Single Shear Properties and Deformation Behavior of Nailed Joints Using Various Structural Panel Materials

Abstract

With the recent concern toward wood utilization in large-scale structures, increasing the strength performance of structural elements is important. Developing structural elements using board materials is one of the measures to increase the strength performance. A high-performance nailed joint to resist shear loading is necessary to increase the strength performance of wooden structural elements using board materials. This study was conducted in order to understand the shear properties of nailed joints intended for large-scale structures. Shear tests were conducted with nailed joints using structural plywood, medium density fiberboard, or particleboard. The yield resistance was determined from experimental load-slip displacement curves, and was also calculated using European yield theory (EYT).
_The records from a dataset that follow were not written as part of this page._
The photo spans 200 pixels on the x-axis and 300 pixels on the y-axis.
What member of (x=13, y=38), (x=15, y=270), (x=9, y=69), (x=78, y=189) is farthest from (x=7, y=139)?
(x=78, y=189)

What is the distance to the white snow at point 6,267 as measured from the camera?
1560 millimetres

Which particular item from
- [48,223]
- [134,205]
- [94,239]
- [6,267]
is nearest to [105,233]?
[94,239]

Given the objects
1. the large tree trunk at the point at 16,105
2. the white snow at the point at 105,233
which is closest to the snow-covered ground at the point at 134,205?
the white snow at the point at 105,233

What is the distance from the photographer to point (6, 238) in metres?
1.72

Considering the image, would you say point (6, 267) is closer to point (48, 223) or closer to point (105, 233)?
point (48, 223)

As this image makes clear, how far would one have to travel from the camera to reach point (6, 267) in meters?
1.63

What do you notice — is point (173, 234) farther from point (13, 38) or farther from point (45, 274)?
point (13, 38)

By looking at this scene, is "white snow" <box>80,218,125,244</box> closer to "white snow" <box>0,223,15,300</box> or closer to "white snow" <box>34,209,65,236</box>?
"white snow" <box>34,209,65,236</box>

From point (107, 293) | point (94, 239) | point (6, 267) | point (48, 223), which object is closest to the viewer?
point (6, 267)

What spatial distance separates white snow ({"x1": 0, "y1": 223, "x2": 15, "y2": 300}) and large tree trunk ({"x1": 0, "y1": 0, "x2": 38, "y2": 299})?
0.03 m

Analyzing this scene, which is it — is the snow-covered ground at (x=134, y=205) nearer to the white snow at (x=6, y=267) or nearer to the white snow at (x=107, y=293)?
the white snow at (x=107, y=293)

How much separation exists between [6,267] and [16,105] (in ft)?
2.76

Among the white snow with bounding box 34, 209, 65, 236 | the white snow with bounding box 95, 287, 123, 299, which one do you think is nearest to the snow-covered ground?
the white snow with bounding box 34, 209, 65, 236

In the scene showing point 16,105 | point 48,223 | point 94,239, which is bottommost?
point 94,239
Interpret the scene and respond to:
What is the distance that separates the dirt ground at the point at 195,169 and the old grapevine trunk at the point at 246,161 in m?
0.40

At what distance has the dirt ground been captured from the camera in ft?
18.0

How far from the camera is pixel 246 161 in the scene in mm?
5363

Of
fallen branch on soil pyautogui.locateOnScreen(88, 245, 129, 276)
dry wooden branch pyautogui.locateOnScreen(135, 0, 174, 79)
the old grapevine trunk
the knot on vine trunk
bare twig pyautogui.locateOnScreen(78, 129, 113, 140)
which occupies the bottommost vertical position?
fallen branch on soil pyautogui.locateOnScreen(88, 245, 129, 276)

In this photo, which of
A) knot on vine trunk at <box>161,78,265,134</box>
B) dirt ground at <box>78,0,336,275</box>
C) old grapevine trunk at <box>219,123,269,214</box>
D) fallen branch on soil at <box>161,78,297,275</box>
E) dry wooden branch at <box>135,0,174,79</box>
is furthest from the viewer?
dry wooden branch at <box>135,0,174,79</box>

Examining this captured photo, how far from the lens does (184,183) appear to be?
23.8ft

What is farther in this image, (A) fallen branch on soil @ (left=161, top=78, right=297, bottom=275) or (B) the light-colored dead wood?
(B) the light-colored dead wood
Consequently, the nailed joint specimens using MDF showed an experimental yield resistance higher than those using structural sugi plywood. The nailed joint specimens using PB also showed a high value similar to that of the joints using structural karamatsu plywood. The yield resistance of most of the joint specimen series calculated using European yield theory showed slightly higher values than the experimental yield resistance. This study observed the deformation behavior around the nail head under shear loading. No deformation was observed from the appearance at the initial region of the test. The nail head started a rotational deformation when the joint started yielding. Moreover, the side panel became partially embedded. The nail head was completely embedded at the maximum load of the specimen. Nail pull-out from the base material was not remarkably evident. This deformation behavior was observed in all the board materials used in this study.